Playing With Fire
The Chinese government failed to act aggressively against their growing inflation problem. The failure to act seems to suggest their political will or perhaps they’re failing to grasp the looming danger this inflation problem poses for the Chinese economy. Oh sure, the Chinese government promised to do more to combat inflation that came in on the consumer side at a blistering 5.1% and on the producer side at an even more disturbing 6.1%. Yet China's lack of courage is a green light to start buying commodities again. The market is going to lose confidence in the already shaky China central bank.
As China's inflation rate soared to a two year high, the Chinese government failed to act decisively. Promises are nice but some wonder what it is going to take. China is getting intoxicated with its growing economic power and the bubble it is creating. When the bubble is expanding it feels so good that you hate to let even a little air out of it. Of course if they don't, we know how this story will end, we know that it will not be pretty. The reason the Chinese failed to act is they said that a lot of the inflation price came from food prices which increased by a whopping 13.3% and by temporary and seasonal factors and they believe will likely slow inflation back to 5% or lower in December. They believe that some of the steps they have taken to ease feed cost by releasing government reserves of grain should help put downward pressure on prices.

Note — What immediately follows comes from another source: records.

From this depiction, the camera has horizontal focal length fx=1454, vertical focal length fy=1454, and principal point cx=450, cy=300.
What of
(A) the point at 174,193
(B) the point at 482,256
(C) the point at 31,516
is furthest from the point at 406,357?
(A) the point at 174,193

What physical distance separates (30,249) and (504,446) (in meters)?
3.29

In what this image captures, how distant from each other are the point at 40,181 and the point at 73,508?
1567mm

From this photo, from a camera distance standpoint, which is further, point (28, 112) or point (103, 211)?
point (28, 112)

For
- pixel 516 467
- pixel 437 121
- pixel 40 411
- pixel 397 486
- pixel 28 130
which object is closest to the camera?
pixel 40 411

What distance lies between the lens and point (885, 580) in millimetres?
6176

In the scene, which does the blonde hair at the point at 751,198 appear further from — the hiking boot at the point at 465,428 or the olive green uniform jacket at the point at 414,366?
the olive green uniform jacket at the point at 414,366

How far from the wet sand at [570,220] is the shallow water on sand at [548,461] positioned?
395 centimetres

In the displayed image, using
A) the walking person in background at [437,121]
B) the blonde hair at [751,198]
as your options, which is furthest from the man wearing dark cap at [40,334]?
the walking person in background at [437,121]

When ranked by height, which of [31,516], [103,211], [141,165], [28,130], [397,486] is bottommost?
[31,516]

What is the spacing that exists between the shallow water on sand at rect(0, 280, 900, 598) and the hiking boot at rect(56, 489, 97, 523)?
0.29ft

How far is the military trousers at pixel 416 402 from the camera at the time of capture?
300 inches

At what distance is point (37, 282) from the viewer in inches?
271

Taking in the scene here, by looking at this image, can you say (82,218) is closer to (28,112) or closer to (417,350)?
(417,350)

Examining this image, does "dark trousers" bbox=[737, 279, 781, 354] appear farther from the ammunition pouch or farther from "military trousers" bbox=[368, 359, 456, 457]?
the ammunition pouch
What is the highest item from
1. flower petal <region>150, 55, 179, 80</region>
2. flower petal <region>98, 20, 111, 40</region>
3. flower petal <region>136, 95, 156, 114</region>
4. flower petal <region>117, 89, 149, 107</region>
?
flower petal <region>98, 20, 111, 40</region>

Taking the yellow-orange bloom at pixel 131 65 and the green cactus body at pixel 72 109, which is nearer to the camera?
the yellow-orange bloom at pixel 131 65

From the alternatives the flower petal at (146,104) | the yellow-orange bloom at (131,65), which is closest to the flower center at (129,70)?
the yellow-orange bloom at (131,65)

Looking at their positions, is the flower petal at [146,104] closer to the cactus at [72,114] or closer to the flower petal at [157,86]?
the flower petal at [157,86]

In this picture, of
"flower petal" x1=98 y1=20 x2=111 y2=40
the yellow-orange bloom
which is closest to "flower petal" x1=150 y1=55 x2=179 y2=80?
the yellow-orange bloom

Yet to blame the increase on food prices seems to suggest that the Chinese government is in denial. Residence costs and utility costs increased by a hefty 5.8 percent. The Chinese are blinded by their manipulation of their own currency and fear that any devaluing of that currency even the perception by increased rates seems to suggest a lack of confidence in their own people and their own economy. Now with China's data underestimating its real inflation numbers, it is possible that we may see the bubble burst faster than they imagine.